Jasper National Park

Quick facts

Found around the world (Europe, Asia, Australia, New Zealand, New Guinea), but in North America only found in a small part of the Canadian Rockies
Canadian numbers about 1 100 individuals recorded across 15 sites
Size 4 - 13 centimetres tall
Reproduces with spores
Lifespan, growth rate, generation time all unknown
SARA Status: Threatened (2003)

Haller’s apple moss (Bartramia halleriana) is named for the tiny apple-shaped capsules which hold its spores. A spore is a reproductive cell that develops into new moss. Unlike many other plants, mosses do not make seeds to reproduce.This moss is rare and scientists still have a lot to learn about it.

Mosses do not have roots, rather they take in water by soaking it up like a sponge. This means they must live in places that are always wet or the air is moist.

Where colonies live

Haller’s apple moss lives on shady cliff ledges and rocky mountain slopes. This moss is known to grow only in a moist, cool microclimate at elevations between 600 and 1 600 meters.

This mysterious plant can be found around the world, but in all of North America, they seem to be limited to 15 sites in a small area of the Canadian Rockies. Two of these sites are located in Jasper National Park.

Haller’s apple moss grows in moist and cool conditions, often on cliffs above rivers and near waterfalls.

Why they are at risk

The specific threats to Haller’s apple moss are not well understood. The moss may be so rare due to its very specific habitat requirements. It is also at risk because it is found in such small numbers and few locations.

Plant physiology

There are some questions about how well the moss can distribute spores, since there are many seemingly appropriate sites within the distribution area where they are not present. This may be related to the short spore capsule stalks; similar moss species have spore capsules raised high above the leaves.

Wildfire and forest disturbance

A mountain pine beetle outbreak has killed large areas of pine forest in Jasper National Park. Dead trees do not retain water. This could increase the temperature of the moss’s ecosystem and reduce its ability to retain moisture.

The risk of wildfire is low at most sites, but threatens the two sites in Jasper National Park. Because these sites are close to one another, a single fire could destroy the two colonies.


Most Haller’s apple moss sites are in places that are difficult to reach. Some of the populations in Jasper are located close to trails.
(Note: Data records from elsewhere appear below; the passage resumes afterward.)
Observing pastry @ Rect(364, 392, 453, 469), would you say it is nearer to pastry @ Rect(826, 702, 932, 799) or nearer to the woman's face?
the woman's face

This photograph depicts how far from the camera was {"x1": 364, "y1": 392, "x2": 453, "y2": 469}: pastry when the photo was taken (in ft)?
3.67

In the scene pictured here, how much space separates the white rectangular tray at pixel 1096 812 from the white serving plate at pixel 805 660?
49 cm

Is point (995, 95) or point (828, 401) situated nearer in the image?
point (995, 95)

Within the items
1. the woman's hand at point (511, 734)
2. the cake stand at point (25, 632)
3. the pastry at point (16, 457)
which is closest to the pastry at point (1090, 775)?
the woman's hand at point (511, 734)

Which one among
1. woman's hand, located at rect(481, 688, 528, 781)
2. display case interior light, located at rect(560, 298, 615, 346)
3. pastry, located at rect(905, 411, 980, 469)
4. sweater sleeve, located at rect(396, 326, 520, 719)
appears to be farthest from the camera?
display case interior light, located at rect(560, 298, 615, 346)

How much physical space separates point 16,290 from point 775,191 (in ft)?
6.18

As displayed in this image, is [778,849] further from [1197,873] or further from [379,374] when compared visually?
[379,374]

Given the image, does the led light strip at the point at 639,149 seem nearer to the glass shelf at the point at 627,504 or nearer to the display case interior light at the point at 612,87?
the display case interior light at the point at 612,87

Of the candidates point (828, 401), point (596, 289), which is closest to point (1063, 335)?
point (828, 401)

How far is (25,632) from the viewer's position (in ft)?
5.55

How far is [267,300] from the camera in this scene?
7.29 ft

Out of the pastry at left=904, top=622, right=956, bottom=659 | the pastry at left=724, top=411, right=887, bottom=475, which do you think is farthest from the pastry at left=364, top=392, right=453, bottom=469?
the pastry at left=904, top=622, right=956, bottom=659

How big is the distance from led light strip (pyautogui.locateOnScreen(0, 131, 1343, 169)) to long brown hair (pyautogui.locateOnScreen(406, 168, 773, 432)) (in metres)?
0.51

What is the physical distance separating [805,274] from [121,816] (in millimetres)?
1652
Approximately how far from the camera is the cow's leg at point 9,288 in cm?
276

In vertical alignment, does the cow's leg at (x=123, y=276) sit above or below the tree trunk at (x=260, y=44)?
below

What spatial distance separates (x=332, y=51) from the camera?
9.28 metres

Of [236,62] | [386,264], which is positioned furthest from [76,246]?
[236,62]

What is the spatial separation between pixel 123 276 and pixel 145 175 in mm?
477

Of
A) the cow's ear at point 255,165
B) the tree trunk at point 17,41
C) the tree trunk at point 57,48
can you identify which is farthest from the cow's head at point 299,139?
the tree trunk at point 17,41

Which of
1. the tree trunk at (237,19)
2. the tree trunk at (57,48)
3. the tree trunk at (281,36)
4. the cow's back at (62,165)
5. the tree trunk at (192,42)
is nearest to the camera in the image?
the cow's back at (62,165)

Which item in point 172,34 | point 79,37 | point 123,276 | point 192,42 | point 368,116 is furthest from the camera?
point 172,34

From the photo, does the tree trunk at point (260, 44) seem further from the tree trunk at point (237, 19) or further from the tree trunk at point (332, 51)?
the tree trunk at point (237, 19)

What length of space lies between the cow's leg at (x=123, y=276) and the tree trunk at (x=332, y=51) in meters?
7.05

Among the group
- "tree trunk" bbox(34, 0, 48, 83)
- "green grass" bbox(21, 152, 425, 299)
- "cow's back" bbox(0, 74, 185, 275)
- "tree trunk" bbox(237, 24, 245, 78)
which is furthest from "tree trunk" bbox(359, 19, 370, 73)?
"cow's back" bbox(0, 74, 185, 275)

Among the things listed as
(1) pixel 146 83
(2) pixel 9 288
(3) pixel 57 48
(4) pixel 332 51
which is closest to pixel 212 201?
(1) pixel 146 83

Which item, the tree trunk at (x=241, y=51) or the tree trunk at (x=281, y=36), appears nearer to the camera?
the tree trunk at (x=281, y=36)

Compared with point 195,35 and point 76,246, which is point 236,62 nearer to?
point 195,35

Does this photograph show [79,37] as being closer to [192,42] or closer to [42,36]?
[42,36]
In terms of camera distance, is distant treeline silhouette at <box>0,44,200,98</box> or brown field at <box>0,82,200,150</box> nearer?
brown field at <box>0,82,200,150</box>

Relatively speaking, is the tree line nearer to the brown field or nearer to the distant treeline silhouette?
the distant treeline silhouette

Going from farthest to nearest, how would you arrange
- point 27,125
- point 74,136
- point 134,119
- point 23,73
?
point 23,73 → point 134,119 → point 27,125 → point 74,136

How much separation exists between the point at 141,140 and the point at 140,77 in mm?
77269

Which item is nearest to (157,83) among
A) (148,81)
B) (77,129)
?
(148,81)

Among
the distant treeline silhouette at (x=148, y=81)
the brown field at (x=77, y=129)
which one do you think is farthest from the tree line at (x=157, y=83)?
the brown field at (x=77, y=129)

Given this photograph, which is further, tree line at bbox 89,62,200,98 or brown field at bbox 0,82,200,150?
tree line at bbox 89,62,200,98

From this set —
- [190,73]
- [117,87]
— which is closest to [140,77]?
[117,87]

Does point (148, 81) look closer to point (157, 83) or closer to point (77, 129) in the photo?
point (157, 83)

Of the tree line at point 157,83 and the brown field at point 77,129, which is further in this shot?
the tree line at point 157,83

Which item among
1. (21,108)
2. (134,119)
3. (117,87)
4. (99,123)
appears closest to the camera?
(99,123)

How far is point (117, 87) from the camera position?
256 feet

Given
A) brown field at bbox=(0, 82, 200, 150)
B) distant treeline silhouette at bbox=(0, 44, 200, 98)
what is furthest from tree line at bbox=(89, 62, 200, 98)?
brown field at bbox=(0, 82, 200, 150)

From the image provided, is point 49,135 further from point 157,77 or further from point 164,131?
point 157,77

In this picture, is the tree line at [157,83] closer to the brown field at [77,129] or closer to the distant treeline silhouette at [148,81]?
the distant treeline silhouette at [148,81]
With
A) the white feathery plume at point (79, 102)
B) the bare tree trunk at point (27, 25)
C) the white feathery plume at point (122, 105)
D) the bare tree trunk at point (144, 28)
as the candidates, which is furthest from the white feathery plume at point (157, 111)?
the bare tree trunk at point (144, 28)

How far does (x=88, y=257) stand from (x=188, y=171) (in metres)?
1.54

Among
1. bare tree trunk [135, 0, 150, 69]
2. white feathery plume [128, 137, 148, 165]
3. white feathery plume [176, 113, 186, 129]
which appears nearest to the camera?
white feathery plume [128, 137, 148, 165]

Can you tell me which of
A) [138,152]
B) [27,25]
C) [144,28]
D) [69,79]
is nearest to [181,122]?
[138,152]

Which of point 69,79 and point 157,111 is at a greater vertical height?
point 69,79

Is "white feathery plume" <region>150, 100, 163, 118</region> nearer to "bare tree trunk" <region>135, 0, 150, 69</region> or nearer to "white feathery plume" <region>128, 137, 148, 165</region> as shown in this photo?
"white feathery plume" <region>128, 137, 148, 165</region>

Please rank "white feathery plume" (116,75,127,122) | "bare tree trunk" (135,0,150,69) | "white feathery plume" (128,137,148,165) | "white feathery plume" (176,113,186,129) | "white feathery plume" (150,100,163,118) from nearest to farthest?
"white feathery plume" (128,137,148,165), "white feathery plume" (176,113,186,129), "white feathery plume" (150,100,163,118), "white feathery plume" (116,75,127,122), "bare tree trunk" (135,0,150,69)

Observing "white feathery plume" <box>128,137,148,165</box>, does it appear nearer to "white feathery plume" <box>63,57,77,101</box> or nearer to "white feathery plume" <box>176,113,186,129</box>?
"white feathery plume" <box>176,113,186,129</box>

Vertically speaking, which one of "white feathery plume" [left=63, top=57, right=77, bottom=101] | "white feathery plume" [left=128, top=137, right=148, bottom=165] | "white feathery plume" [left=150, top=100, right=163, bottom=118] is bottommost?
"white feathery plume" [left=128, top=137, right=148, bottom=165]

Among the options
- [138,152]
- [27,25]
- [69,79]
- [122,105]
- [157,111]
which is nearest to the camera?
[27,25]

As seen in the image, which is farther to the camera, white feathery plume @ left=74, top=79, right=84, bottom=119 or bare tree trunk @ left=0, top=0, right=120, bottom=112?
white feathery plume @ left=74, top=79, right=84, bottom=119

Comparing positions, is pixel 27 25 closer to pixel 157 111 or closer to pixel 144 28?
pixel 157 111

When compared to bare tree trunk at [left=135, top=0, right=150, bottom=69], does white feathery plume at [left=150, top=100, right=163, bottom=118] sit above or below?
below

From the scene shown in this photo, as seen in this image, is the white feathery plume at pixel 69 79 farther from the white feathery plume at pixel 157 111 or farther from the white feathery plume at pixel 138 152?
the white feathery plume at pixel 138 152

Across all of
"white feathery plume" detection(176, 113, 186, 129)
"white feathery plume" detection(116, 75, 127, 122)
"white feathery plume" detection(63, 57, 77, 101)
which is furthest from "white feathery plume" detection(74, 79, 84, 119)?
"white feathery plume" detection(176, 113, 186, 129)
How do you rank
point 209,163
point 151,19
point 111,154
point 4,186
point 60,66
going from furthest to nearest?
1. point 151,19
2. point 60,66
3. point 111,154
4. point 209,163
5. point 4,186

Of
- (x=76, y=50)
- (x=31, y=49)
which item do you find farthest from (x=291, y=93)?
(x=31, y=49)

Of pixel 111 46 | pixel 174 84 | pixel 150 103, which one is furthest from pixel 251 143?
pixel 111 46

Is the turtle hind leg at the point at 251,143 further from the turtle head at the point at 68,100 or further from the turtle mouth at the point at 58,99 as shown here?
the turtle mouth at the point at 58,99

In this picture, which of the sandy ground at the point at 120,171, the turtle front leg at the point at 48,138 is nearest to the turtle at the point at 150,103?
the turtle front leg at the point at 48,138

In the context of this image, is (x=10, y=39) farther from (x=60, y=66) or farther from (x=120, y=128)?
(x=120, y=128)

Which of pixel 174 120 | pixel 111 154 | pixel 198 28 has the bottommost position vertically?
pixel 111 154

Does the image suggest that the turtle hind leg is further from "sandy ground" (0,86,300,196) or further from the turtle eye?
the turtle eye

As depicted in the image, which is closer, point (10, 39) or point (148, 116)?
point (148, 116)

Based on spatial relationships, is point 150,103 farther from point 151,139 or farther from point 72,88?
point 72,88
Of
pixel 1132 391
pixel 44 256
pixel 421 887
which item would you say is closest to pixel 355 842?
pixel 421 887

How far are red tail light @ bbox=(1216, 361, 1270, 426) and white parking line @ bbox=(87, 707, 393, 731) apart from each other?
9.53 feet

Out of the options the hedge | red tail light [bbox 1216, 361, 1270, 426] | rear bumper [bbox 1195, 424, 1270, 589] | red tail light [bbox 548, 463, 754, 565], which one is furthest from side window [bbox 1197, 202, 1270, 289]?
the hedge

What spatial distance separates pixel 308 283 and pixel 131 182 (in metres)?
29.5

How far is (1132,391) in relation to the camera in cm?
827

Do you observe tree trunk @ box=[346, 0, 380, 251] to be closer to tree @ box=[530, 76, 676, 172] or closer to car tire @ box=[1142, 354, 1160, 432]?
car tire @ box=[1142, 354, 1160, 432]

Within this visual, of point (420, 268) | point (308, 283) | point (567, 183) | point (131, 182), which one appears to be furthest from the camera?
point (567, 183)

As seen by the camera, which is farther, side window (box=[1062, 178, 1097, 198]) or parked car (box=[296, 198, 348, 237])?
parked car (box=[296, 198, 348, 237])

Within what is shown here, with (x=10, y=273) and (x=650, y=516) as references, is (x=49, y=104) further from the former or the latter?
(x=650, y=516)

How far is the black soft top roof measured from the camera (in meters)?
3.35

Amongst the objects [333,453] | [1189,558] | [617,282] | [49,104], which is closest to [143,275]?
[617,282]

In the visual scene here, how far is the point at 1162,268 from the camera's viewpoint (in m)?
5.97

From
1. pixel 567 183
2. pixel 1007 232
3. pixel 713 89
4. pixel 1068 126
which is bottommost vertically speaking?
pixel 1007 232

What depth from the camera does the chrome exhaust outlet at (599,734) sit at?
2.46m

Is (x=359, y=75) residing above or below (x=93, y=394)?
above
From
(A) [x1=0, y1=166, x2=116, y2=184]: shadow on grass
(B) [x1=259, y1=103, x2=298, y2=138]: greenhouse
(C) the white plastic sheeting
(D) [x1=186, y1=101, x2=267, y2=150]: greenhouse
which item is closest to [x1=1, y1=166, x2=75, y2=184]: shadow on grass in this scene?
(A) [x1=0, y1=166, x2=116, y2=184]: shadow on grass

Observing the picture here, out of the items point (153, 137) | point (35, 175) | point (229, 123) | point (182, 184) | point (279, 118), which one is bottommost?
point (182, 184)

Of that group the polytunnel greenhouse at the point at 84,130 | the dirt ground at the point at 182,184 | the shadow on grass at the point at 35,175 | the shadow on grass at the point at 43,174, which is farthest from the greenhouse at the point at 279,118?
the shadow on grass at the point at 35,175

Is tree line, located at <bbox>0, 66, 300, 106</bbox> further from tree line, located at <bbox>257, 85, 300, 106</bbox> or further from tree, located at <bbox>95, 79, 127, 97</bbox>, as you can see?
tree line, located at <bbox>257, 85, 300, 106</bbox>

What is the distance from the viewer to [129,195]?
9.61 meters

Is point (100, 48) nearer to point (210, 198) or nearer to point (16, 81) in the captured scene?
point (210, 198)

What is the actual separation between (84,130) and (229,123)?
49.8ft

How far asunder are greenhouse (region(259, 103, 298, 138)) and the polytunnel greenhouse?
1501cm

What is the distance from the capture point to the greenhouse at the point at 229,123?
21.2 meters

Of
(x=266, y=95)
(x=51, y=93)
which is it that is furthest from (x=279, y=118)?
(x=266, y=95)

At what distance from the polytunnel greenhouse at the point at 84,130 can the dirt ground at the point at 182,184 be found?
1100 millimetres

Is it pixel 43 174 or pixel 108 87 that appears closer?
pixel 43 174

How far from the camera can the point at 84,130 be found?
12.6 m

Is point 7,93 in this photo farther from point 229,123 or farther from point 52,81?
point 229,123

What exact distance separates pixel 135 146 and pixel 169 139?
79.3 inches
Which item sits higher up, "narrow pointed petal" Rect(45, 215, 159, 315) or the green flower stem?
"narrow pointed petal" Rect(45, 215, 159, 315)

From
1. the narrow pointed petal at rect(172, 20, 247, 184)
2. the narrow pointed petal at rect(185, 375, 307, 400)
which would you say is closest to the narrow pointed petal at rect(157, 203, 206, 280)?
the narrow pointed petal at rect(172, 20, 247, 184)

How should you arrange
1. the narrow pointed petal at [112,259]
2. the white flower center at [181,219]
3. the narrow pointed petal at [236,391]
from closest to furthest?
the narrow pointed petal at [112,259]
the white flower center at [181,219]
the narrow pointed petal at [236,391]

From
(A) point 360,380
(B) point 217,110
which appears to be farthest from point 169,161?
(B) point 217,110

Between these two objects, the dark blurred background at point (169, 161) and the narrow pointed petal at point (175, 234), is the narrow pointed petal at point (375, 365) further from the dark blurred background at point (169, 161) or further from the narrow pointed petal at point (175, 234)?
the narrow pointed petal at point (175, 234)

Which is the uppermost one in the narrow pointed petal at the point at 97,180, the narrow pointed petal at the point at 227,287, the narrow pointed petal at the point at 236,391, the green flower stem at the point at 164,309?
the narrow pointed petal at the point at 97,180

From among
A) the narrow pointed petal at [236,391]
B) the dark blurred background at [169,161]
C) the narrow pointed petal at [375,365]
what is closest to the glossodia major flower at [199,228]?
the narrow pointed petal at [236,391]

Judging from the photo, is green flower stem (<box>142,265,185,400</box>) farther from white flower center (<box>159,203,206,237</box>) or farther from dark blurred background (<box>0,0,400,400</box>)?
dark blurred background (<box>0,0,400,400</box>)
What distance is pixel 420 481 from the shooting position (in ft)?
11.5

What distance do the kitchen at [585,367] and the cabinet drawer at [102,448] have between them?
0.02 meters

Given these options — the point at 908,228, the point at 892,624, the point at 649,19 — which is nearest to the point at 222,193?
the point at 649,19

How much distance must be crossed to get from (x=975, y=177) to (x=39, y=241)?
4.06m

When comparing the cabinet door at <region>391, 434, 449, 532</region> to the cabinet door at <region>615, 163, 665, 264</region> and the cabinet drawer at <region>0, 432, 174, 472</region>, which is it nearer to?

All mosses are susceptible to trampling; stay on trails and watch where you step!

Human development

There are several locations outside of protected areas that are threatened by proposed hydroelectric developments, logging, transmission lines, roads and pipelines.

How we are helping


Field surveys conducted by Parks Canada have helped to identify previously unrecorded sites of Haller’s apple moss, and confirmed its presence in known sites.

Haller’s apple moss recovery team

Parks Canada is the lead on this recovery team, working in cooperation with the University of Alberta, Alberta and British Columbia provincial governments, and Environment Canada to develop recovery strategies.

Protecting habitat

We protect populations by ensuring projects like road improvements and utility upgrades do not remove trees near moss populations because this could affect the cool and moist microclimate at the site. We are also working on a wildfire response plan for these populations.

Sensor to measure relative humidity and temperature at a colony.